There are plenty of cases where I applaud someone for being "bigger" and finding a difficult but just solution to harassment or verbal assualt. But I can't blame anyone for wanting to scare the hell out of a jerk by reacting violently. Sure, it could instigate violence out of the jerk who was all talk until then, but if someone doesn't take you seriously, it certainly sets a different tone.

I remember getting in a bad fight in 6th grade. I was tiny and white and my bus to school was entirely non-white and had a lot of boys on it. So I got picked on since I was an "other" and things were thrown on me. What they didn't know was that I'd punched the one school bully at my elementary school in the gut and from then on, she'd left me alone and I was full of pride and vinegar. So when they threw an egg at the back of my head, I turned around and declared war. I lost the fight, but they didn't mess with me anymore. I wasn't worth the trouble.

What I remember was that they all stopped laughing when I formed my little hands into fists.

So maybe on that level it disturbs me that a woman being violent is funny. Because so often in real life a woman turns to violence to show how serious she is.

Of course, I still don't consider this admirable behavior. There's a reason why I didn't tell my parents about the fight and hid my one bruise on my face with makeup (oh, and it was right before the school Christmas concert, too! So I had an excuse to wear makeup!) It did feel like lowering myself. But I knew that telling on them would do nothing and I had no other choice for getting to school. The bus was seriously overcrowded (3 kids to a seat) and I was the last stop, so I couldn't hide or sit upfront. It felt like a last resort. And it certainly feels hypocritical to praise any sort of violence when I'm a NAPper. Throwing an egg at me and insulting me in languages I didn't know wouldn't have justified me kicking all their butts even if I'd been capable of that. So neither do I think threatening violence towards a friend, even in a joking manner, is an appropriate response to their saying something offensive. But maybe it's a learned behavior women pick up on - that guys will treat your complaint seriously if you threaten or use violence. Even if you're joking. Or half-joking.

If that's the truth, then, well, it's a shame.

Girls beating guys = Comedy Gold?

There's been a bit of discussion in the livejournal snarkoleptics community about webcomics where a girl hitting a guy is played for comedic relief (starline's post on Questionable Content, kdsorceress's on Dominic Deegan). My first thought is that this is something often done but not so often thought through. So let's think this through.

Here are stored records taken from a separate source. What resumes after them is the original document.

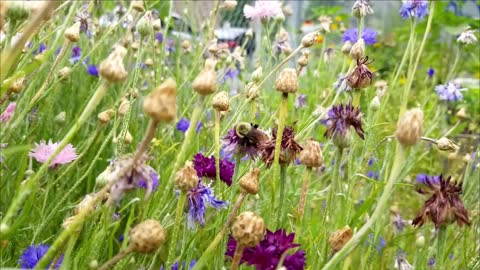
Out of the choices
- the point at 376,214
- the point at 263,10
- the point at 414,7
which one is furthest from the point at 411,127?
the point at 263,10

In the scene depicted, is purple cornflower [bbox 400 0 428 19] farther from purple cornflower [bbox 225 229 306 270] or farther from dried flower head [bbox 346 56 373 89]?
purple cornflower [bbox 225 229 306 270]

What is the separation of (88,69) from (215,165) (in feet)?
2.66

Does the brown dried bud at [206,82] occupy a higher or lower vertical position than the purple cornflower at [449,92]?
higher

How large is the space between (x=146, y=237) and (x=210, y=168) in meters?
0.32

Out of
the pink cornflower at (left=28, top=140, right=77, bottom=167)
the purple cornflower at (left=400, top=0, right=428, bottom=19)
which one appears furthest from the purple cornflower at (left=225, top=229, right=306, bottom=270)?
the purple cornflower at (left=400, top=0, right=428, bottom=19)

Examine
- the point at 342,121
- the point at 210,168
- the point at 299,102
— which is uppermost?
the point at 342,121

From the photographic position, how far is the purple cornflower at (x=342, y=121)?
0.69 meters

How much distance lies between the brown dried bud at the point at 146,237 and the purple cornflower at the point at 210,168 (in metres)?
0.29

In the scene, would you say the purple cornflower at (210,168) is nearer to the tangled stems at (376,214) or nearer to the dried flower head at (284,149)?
the dried flower head at (284,149)

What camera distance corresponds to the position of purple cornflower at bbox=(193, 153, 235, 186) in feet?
2.58

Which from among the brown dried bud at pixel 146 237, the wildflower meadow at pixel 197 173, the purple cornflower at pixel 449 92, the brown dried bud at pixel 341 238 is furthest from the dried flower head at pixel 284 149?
the purple cornflower at pixel 449 92

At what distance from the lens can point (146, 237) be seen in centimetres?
48

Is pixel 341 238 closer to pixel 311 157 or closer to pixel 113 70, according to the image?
pixel 311 157

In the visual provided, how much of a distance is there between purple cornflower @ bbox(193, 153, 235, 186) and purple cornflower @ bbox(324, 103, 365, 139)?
6.4 inches
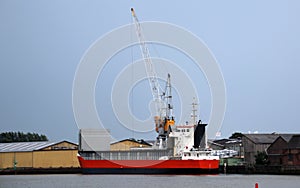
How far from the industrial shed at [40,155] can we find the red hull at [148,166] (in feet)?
28.1

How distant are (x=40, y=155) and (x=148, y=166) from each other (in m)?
18.4

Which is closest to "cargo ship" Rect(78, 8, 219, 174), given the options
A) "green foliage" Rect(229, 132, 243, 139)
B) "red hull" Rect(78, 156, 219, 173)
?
"red hull" Rect(78, 156, 219, 173)

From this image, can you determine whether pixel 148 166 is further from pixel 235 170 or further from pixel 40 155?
pixel 40 155

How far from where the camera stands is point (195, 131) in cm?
5328

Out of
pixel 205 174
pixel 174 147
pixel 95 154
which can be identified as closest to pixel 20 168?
pixel 95 154

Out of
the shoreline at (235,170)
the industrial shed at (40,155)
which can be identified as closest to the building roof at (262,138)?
the shoreline at (235,170)

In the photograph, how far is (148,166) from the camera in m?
52.3

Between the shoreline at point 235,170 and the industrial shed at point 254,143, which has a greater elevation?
the industrial shed at point 254,143

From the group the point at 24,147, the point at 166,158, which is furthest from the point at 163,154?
the point at 24,147

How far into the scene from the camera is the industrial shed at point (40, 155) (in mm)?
64625

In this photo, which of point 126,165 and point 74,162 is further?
point 74,162

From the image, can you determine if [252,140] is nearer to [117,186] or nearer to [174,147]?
[174,147]

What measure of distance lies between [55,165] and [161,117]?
13.6 m

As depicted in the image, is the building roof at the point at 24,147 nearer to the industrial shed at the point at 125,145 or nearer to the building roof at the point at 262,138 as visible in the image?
the industrial shed at the point at 125,145
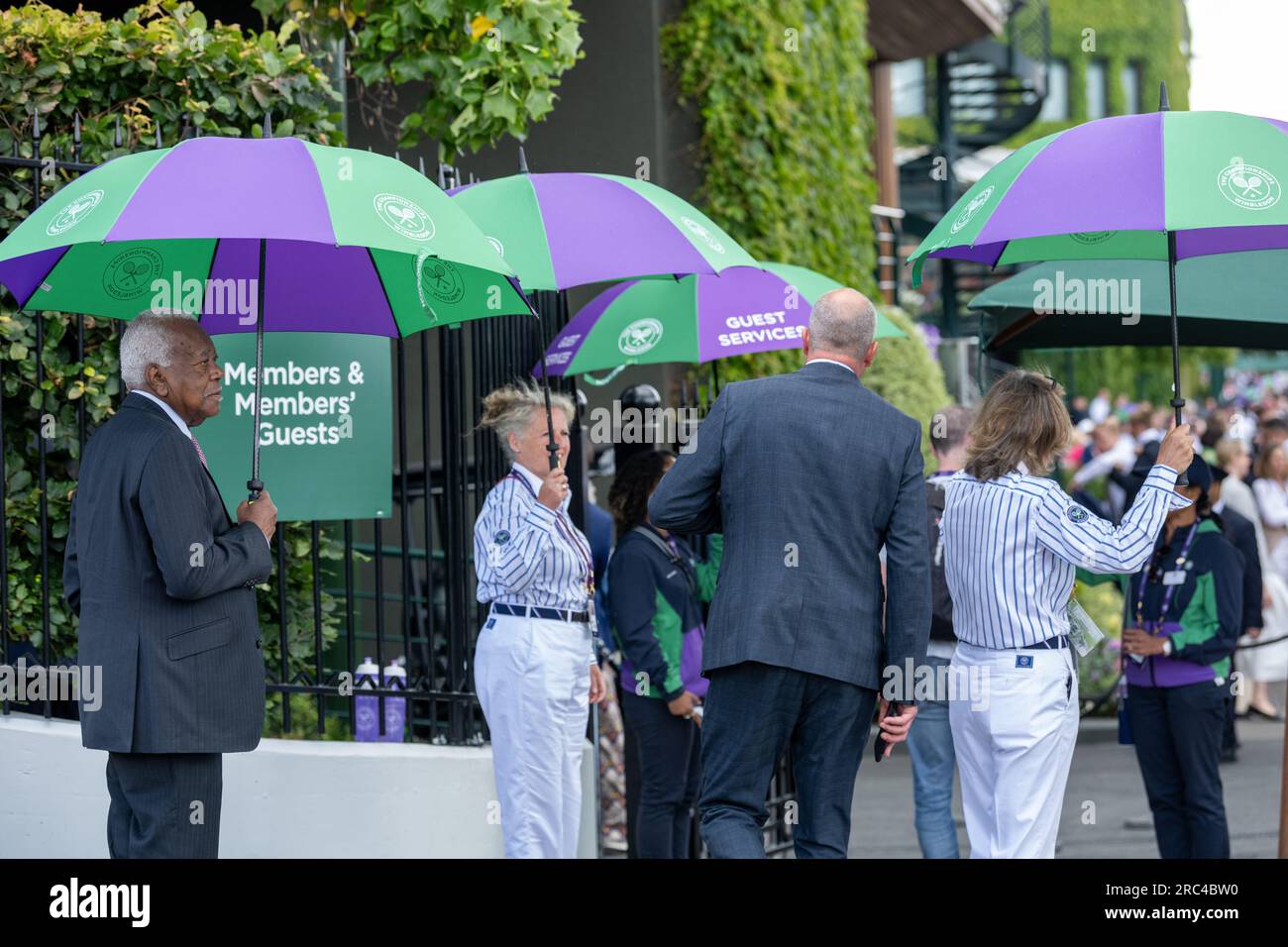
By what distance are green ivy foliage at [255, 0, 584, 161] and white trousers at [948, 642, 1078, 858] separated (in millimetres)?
3870

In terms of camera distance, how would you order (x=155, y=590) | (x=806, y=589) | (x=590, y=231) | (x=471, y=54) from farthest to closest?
(x=471, y=54)
(x=590, y=231)
(x=806, y=589)
(x=155, y=590)

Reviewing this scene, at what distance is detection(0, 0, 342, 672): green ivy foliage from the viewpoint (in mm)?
6414

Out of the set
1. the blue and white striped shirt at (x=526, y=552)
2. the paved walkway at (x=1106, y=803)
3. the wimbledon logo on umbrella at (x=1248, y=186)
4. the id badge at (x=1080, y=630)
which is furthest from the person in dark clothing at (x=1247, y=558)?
the blue and white striped shirt at (x=526, y=552)

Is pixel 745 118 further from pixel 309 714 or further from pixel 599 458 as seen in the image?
pixel 309 714

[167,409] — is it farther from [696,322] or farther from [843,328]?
[696,322]

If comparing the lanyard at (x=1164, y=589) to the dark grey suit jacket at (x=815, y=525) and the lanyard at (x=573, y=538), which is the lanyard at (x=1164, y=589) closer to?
the dark grey suit jacket at (x=815, y=525)

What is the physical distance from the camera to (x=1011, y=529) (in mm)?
5480

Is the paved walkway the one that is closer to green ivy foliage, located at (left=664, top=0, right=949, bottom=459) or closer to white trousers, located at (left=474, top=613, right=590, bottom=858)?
white trousers, located at (left=474, top=613, right=590, bottom=858)

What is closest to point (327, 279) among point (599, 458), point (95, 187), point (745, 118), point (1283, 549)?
point (95, 187)

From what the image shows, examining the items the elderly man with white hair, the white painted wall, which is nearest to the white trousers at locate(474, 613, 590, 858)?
the white painted wall

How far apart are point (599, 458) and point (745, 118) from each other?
10.5 feet

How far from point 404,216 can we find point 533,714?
2.13 metres

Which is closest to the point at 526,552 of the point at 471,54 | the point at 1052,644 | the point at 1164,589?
the point at 1052,644

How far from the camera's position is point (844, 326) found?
17.3 ft
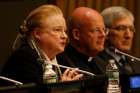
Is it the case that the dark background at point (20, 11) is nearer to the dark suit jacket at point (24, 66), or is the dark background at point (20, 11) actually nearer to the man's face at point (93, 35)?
the man's face at point (93, 35)

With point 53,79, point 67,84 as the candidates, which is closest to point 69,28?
point 53,79

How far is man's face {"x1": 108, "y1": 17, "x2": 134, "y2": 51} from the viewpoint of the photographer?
10.5 ft

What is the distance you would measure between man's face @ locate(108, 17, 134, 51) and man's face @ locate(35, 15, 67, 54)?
74cm

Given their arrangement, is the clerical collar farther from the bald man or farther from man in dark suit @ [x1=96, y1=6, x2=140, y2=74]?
the bald man

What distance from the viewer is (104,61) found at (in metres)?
2.99

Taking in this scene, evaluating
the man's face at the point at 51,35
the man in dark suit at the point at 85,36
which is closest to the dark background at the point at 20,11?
the man in dark suit at the point at 85,36

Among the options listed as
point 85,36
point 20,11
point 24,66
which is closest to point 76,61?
point 85,36

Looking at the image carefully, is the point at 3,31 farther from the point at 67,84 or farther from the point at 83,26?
the point at 67,84

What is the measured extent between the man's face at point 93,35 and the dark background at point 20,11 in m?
1.20

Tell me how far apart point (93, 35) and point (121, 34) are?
391 mm

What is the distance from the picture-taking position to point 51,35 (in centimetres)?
254

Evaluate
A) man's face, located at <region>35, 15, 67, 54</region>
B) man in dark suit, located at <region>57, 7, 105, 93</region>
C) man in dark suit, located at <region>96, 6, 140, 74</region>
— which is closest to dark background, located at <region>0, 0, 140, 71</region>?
man in dark suit, located at <region>96, 6, 140, 74</region>

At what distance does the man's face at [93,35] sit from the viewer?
9.48 ft

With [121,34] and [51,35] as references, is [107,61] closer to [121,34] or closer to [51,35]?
[121,34]
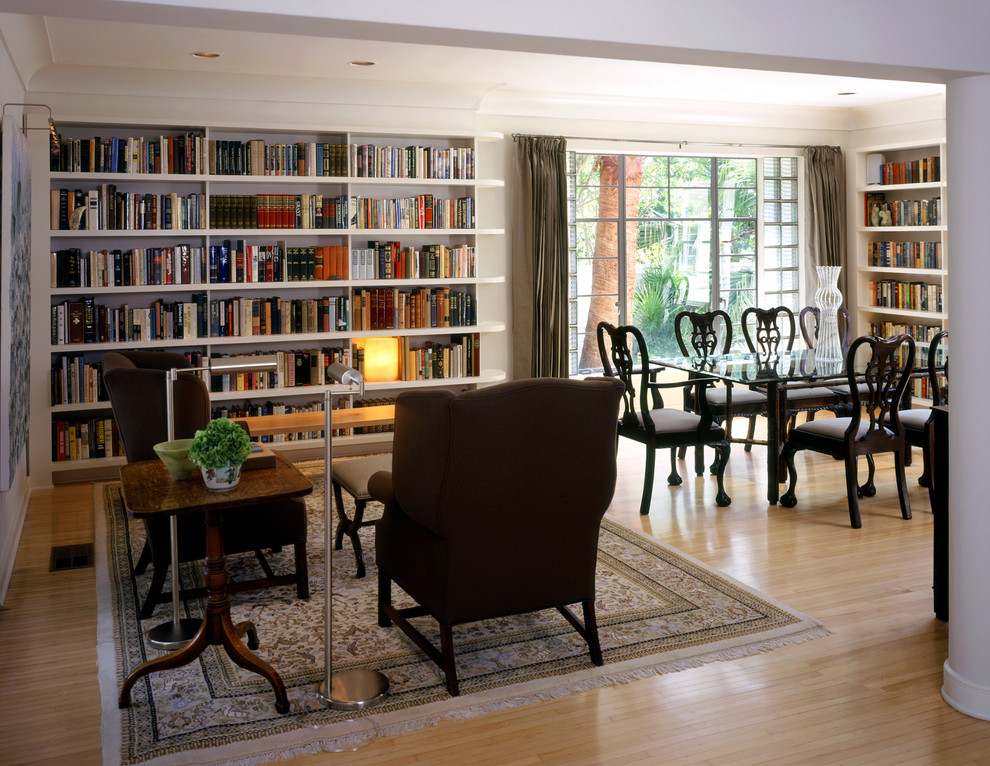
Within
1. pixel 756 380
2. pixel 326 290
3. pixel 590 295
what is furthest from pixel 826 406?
pixel 326 290

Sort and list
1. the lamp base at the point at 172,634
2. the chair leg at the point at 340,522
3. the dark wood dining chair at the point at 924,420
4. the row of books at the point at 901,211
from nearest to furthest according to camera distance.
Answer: the lamp base at the point at 172,634 → the chair leg at the point at 340,522 → the dark wood dining chair at the point at 924,420 → the row of books at the point at 901,211

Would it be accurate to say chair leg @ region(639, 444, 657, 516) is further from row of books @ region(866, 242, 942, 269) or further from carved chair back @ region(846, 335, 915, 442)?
row of books @ region(866, 242, 942, 269)

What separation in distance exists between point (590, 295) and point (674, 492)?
3.31 m

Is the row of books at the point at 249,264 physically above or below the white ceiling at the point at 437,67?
below

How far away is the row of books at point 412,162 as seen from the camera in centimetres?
702

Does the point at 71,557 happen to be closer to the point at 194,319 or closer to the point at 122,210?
the point at 194,319

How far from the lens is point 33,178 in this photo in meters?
6.10

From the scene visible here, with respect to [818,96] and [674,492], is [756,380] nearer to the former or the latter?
[674,492]

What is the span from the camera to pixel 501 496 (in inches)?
123

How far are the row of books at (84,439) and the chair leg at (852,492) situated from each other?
4519 mm

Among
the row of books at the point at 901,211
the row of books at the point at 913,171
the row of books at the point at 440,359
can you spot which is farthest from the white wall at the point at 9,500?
the row of books at the point at 901,211

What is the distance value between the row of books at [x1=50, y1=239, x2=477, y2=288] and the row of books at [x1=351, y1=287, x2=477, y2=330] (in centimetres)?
14

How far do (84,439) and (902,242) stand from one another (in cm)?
708

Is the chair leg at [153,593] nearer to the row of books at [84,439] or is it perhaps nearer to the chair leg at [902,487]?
the row of books at [84,439]
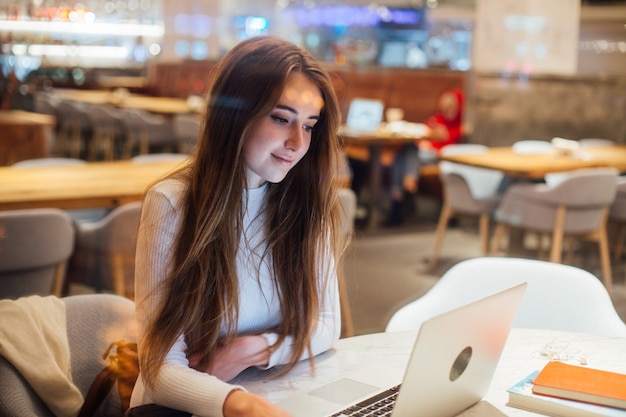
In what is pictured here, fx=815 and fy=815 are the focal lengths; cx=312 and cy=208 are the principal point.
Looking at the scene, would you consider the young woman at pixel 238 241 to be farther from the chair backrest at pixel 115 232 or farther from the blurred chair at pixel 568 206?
the blurred chair at pixel 568 206

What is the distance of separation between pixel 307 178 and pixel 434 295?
867mm

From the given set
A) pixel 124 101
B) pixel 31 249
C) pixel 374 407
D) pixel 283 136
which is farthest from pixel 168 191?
pixel 124 101

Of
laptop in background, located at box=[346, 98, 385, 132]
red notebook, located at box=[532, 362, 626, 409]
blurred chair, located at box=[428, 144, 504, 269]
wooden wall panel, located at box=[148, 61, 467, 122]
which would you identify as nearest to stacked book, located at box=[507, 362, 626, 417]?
red notebook, located at box=[532, 362, 626, 409]

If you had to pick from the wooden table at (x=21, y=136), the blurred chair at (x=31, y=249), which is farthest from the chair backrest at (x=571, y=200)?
the wooden table at (x=21, y=136)

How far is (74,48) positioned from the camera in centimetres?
664

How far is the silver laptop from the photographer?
1.21m

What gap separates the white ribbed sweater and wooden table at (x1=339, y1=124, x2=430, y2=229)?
5057 mm

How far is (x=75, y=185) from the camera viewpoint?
385 centimetres

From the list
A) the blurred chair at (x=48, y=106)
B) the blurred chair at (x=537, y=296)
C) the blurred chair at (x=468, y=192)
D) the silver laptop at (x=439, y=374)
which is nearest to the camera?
the silver laptop at (x=439, y=374)

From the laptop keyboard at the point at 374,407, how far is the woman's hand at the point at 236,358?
24 cm

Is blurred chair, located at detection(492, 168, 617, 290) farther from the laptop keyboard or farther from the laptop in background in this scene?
the laptop keyboard

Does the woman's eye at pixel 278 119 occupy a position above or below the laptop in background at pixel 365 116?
above

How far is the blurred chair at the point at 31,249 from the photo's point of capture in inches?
122

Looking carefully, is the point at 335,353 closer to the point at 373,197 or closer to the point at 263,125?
the point at 263,125
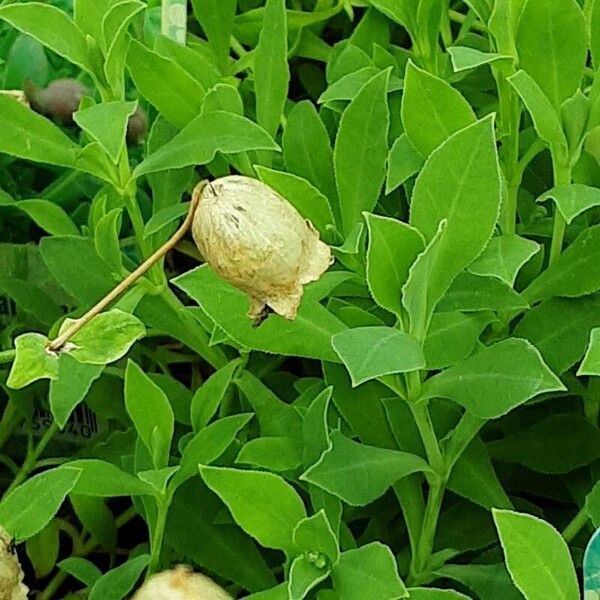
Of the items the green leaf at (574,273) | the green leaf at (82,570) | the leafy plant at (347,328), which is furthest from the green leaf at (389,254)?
the green leaf at (82,570)

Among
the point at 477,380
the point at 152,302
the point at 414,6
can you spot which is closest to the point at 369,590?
the point at 477,380

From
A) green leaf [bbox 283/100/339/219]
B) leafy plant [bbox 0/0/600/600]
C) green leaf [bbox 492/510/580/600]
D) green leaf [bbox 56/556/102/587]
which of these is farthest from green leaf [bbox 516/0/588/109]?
green leaf [bbox 56/556/102/587]

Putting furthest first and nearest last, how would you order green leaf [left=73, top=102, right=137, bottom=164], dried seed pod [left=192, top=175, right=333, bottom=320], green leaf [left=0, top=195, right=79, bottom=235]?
green leaf [left=0, top=195, right=79, bottom=235] → green leaf [left=73, top=102, right=137, bottom=164] → dried seed pod [left=192, top=175, right=333, bottom=320]

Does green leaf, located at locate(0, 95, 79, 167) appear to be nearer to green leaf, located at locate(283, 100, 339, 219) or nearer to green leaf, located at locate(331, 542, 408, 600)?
green leaf, located at locate(283, 100, 339, 219)

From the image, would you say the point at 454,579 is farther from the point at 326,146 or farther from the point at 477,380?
the point at 326,146

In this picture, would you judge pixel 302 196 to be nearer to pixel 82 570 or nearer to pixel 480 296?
pixel 480 296

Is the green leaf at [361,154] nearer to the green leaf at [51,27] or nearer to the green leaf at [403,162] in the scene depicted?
the green leaf at [403,162]

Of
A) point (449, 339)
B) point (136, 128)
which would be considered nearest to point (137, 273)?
point (449, 339)
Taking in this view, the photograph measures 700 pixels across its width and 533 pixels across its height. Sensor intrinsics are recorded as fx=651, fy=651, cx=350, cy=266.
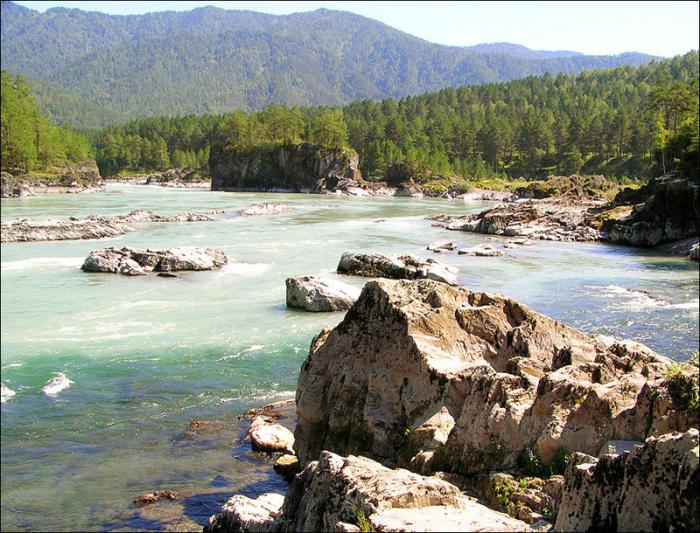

Violence is funny, especially between friends. I mock hit my husband when he says something stupidly funny on purpose. I quote "One of these days, Frankie! Bang, Zoom, right to the moon!" (and gaze wistfully at the sky, because the more references you can do in one joke, the better). Between some of my girls and myself "Bitch, Ima cut you" or any phrase using the word "cut" is rife for giggles. It's funny between us because it's totally understood we all love each other and would do anything to not hurt one another. Counterpoint - injokes don't usually translate well to a broader audience. If the audience doesn't understand the years of love and trust behind the actions, it's a swing and a miss, quite literally.

Underdog violence feels good while being funny. We cheer when the weaker party lands that one blow on the cocky stronger party. Tom and Jerry cartoons are a good example. How else do you get past the horrendous beatings a little mouse puts down on the big, predator cat?

I don't think you can even have a discussion on why it's supposed to be funny when a girl hits a guy without understanding either above point, or the inescapable idea that women are weaker than men. Sure, there are several exceptions, but who today, when presented with the phrase "the weaker sex" thinks of men?

I am also a big fan and, at the same time, bitter enemy of switching sex to see if it feels the same with men and women in the other's places. It sure makes a point, but shouldn't be an end all to the discussion. That said, I'm going to start with the obvious. Take the recent Uma Thurman movie, with her palying a superhero who wigs out when her boyfriend dumps her and does funny things like throw a shark at him. Putting aside the fact that throwing sharks is the coolest thing ever and I want that for a super power despite how impractable it would be and how I'd cry myself to sleep each night because I love sharks, any male superhero going around wrecking up his ex-girlfriend's pad and throwing marine life at her would have to fast for 2 months on burning coals while sewing clothes for orphans who love sharks before most people would consider him even on the road towards repentance. Somehow I doubt Uma's character did that in the movie.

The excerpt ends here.